Tuesday, July 2, 2024

From bank janitor to bank president

Posted

When Curtis Nelson was in high school at Melvin he played guard on the football team.

“At that time, Melvin had the longest winning streak: 31 wins without a loss,” says Curtis.  “For two years at home games, no one scored on Melvin.  We played Mason (77-0), Eden (45-0), Menard (40-0), and they were a lot bigger schools.   We just had the right boys and the right coaches, and things clicked.”

At age 14, while in the eighth grade, he got a job as janitor at the bank in Melvin.

“By the ninth grade, I had a key to the bank and the combination to the vault.  I did that for four years at a dollar a day.”

When he graduated from high school he had no interest in college.  He just wanted to be a banker.  He borrowed $175 from the bank, bought a car, left town, and found a job at a bank in Houston.

“I was there three years.  They were real good to me in Houston.  They let me do everything in the bank by the time I was 21.”

That same year, when he was 21, he went to Port Lavaca where a new bank was getting organized.

“I hired all the employees, bought all the equipment, and stayed at that bank until I was 43.  I became president of that bank and was president for a good long while.”

At age 43, a close friend his same age had a heart attack.  He didn’t want that to happen to him, so he left the banking business.

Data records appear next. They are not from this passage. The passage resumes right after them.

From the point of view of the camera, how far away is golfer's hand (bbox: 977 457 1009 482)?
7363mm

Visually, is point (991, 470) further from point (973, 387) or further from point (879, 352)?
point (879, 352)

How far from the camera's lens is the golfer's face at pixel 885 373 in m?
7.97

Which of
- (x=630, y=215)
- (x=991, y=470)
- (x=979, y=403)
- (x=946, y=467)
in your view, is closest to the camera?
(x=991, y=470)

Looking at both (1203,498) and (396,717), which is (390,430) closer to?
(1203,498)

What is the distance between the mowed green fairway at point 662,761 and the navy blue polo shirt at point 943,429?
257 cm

“I had always been renting land, running cows.  I started buying and selling land and putting in subdivisions.  Over the years, I’ve had 38 farms and ranches and 16 subdivisions in Texas, New Mexico, and Colorado.”

Curtis has three children and gave each one a ranch.

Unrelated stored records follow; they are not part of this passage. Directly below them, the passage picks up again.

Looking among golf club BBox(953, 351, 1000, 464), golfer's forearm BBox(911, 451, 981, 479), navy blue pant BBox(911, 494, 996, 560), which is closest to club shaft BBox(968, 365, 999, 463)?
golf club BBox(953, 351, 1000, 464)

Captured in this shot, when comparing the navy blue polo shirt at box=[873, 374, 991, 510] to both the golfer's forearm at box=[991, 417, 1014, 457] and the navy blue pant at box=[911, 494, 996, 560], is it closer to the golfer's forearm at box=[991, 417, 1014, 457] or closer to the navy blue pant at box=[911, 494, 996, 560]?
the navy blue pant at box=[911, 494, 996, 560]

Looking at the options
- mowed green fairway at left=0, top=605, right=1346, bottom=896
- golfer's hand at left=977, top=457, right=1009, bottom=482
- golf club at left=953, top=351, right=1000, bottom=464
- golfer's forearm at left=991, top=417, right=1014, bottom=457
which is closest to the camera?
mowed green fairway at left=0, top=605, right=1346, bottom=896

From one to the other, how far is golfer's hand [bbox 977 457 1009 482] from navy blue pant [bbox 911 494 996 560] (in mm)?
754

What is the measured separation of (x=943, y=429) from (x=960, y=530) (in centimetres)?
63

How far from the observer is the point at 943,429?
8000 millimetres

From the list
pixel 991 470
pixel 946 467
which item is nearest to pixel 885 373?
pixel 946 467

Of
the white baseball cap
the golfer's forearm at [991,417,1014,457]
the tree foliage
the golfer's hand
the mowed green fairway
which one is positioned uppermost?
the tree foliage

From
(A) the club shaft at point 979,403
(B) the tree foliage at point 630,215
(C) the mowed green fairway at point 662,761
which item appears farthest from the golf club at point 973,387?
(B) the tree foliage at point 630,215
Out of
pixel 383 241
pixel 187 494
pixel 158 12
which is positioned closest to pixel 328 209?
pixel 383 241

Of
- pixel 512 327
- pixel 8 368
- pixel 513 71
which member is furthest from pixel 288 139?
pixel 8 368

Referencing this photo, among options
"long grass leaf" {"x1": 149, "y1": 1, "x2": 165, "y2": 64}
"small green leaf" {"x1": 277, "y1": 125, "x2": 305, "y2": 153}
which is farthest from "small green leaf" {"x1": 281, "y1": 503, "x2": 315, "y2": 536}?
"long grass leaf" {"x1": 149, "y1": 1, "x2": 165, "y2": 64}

“So, I’m working for them now.”

While he was living in Lubbock and Santa Fe, he was on his way to Wimberley when he went through Brady and saw a house he liked.  It had a for sale sign in the yard.  He called a realtor, and within an hour the house was his.

“I like it very well.  I enjoy it.  It covers a whole block.  It has ornamental iron fences all around it, two guesthouses, and a large meal building.  I was born in the hospital here in Brady. Now, after seeing the world and doing everything, I’m back within five blocks from where I was born.  That’s what you call getting back to your roots.”